• [Task instructions] Tally the lines in the material below that contain the string "stone", and state only the resulting number.
>> START Input material
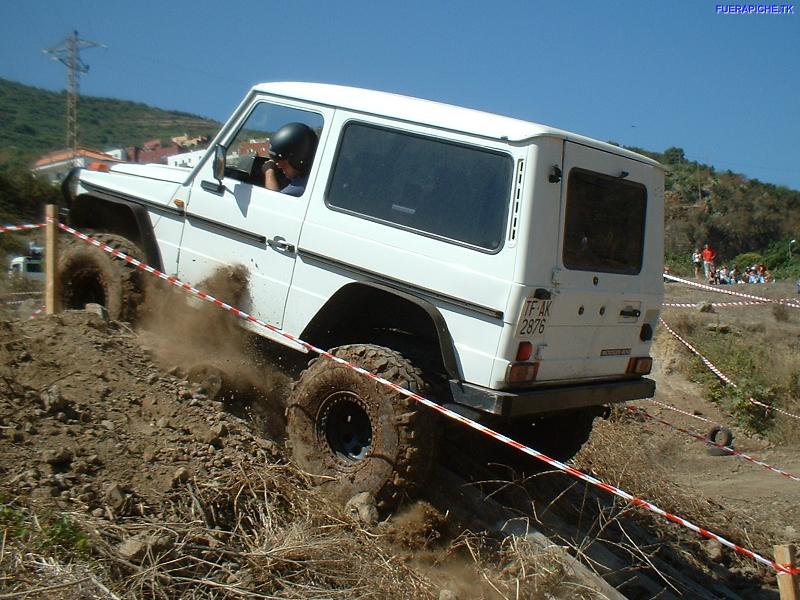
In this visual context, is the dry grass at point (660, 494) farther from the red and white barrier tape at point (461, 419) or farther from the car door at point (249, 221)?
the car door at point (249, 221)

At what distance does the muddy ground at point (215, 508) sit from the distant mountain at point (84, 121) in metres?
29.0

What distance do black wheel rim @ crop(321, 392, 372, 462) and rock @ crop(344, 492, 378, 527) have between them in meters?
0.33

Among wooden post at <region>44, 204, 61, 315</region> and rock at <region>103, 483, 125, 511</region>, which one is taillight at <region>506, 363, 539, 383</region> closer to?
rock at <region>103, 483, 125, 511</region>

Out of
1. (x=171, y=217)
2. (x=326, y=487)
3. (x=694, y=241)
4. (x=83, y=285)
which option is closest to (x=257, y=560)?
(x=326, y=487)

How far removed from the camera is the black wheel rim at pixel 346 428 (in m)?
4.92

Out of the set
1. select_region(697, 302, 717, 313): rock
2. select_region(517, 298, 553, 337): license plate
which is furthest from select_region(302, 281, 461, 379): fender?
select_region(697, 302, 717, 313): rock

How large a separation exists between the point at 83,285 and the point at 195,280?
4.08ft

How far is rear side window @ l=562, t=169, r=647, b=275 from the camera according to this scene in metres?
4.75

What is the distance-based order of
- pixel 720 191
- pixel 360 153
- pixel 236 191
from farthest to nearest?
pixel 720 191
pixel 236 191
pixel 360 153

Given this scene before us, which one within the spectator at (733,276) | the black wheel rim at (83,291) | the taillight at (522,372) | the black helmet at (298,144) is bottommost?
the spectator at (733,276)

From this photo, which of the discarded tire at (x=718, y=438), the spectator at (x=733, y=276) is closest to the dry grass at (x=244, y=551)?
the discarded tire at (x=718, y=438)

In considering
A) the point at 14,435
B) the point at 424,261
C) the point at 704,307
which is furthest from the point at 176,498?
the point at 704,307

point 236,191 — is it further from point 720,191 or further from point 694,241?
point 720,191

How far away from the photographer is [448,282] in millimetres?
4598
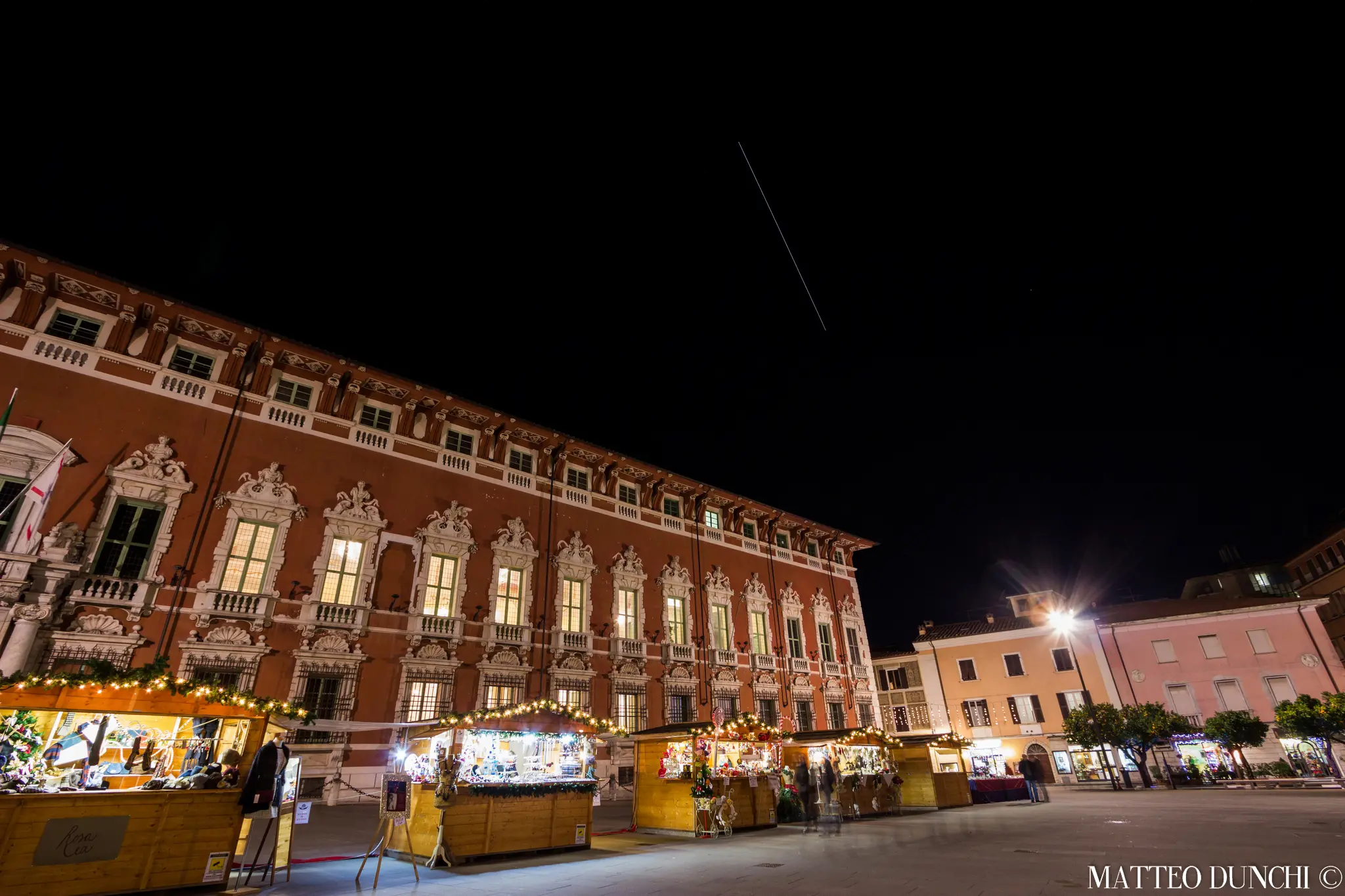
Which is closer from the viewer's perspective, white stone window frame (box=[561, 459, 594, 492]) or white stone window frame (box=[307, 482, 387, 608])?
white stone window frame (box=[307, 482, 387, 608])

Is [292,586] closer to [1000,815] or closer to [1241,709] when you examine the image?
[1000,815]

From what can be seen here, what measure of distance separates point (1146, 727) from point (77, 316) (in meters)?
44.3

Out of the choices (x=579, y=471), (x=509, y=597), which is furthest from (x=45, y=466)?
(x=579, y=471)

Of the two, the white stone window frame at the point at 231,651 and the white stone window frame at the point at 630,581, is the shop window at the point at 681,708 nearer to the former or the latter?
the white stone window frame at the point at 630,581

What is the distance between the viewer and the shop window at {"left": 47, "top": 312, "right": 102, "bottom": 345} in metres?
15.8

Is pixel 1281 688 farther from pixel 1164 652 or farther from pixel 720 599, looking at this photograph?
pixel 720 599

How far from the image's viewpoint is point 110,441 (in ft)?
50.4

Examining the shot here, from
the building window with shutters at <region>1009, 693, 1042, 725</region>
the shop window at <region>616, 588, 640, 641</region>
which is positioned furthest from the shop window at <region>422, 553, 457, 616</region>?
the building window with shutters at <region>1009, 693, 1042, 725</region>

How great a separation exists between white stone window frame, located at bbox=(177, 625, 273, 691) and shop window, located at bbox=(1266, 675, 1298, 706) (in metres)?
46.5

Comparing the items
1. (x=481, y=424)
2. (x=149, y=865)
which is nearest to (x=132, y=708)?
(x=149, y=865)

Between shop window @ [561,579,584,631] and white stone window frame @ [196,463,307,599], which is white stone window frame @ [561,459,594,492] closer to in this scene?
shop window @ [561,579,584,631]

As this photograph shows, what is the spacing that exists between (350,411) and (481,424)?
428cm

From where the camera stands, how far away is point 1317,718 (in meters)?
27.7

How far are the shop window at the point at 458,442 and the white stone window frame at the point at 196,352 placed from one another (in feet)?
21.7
>> END Input material
>> START Input material
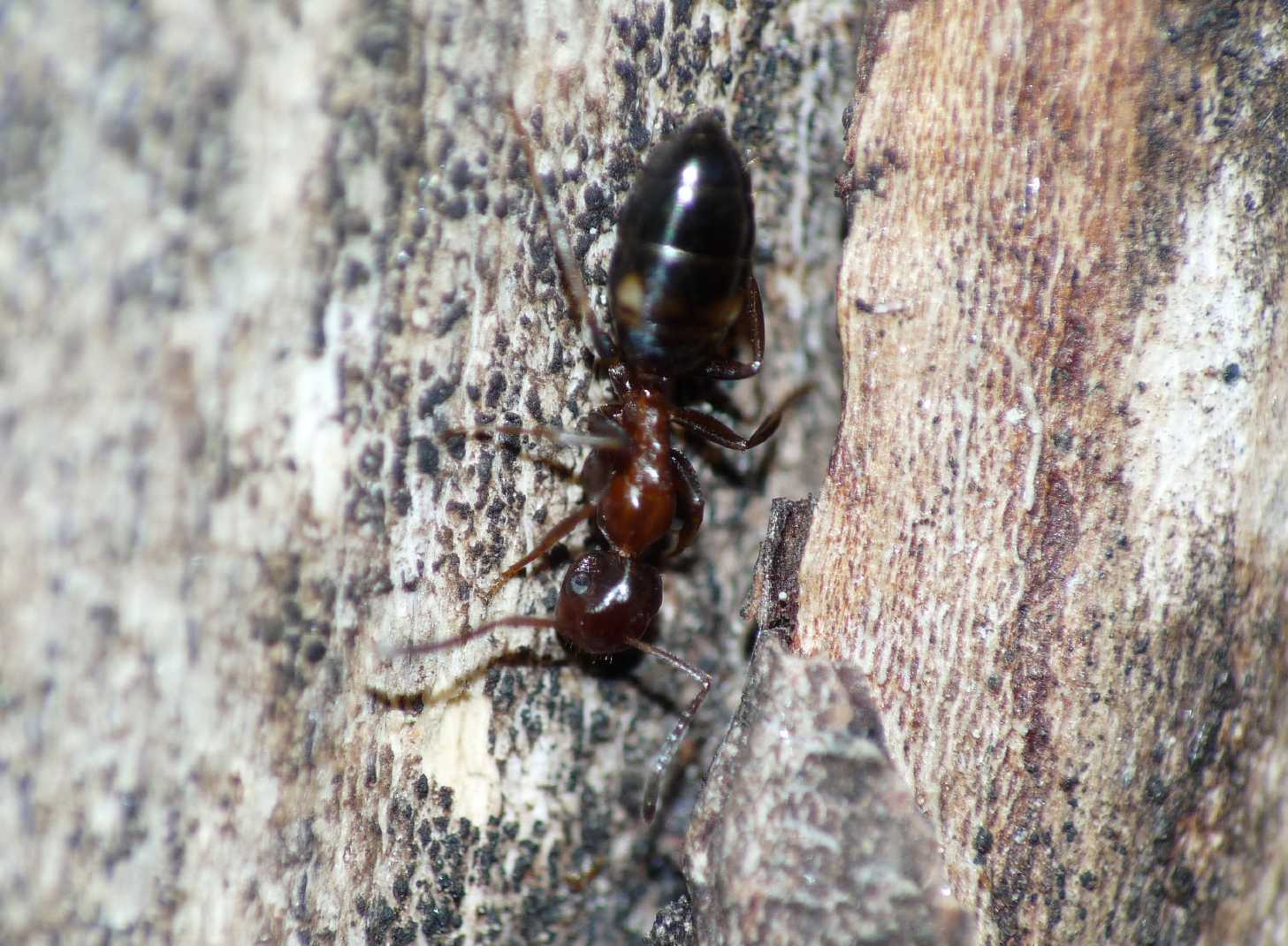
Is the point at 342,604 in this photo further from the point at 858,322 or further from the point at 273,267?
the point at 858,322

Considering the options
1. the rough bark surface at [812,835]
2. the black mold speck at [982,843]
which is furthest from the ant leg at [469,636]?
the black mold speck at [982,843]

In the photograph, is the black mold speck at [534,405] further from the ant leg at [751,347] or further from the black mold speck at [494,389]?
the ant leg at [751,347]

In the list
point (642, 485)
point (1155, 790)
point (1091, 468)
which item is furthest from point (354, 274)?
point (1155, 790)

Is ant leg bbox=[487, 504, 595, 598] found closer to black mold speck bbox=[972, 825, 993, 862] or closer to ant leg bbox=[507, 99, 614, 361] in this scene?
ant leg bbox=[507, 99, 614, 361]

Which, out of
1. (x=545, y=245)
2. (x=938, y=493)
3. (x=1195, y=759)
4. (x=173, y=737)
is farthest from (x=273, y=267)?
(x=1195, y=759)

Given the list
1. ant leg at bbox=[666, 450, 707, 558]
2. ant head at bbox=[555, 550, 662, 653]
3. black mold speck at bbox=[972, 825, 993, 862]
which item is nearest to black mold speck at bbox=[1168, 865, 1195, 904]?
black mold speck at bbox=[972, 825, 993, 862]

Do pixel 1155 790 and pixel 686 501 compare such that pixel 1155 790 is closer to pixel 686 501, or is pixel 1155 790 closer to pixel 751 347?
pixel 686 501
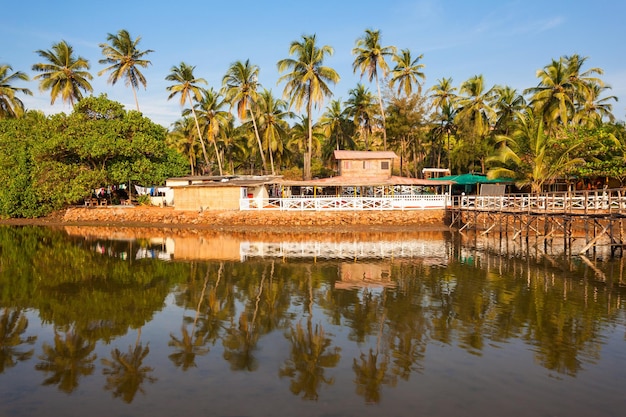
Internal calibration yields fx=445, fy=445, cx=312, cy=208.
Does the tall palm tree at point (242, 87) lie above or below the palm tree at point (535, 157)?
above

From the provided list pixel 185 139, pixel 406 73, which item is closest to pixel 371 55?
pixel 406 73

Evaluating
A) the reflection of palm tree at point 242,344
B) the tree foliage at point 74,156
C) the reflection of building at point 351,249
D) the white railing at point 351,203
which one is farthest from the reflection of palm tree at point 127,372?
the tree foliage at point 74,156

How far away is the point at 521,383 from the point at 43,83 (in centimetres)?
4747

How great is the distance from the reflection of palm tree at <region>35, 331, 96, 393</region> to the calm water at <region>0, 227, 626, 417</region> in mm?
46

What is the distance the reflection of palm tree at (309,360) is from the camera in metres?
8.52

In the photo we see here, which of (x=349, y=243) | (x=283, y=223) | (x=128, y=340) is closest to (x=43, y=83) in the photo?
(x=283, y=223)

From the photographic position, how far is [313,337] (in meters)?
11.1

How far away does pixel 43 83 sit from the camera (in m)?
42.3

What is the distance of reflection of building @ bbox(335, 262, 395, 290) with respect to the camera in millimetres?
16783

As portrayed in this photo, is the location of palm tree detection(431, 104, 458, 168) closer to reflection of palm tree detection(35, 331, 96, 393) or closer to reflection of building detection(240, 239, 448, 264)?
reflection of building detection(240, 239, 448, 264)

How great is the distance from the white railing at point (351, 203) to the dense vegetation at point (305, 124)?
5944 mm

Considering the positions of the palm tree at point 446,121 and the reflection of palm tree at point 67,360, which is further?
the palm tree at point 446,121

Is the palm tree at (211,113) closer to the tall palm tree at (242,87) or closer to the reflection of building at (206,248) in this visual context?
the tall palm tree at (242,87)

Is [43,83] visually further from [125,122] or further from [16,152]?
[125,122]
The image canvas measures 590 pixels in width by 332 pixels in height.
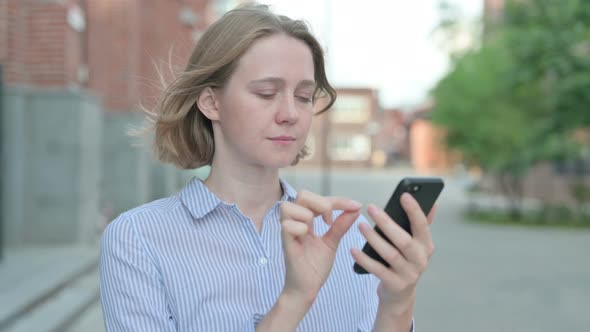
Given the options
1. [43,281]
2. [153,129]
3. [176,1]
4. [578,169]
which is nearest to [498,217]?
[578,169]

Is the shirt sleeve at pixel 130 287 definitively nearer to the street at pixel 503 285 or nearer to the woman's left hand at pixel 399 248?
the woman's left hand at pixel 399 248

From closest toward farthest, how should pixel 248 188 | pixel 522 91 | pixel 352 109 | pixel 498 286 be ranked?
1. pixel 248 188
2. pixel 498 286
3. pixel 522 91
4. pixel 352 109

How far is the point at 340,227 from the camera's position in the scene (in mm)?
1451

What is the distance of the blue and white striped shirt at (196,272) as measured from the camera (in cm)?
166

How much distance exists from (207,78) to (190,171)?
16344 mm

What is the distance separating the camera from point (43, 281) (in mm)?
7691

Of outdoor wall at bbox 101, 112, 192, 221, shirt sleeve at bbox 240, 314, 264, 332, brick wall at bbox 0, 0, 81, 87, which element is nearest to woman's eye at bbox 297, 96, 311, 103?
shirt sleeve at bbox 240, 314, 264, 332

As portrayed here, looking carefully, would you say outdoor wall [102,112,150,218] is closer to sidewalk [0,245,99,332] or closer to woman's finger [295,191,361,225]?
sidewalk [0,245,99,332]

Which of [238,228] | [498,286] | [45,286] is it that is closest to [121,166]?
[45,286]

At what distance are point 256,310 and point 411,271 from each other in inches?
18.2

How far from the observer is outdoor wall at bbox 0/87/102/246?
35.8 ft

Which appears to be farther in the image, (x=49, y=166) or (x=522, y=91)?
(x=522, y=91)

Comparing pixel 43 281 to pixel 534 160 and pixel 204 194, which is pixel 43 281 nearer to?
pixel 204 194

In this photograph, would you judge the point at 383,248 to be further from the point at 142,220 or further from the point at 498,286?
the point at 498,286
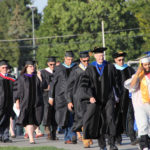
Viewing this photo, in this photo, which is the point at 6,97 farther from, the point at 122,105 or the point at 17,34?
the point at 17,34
>> END Input material
• [Task solution] 7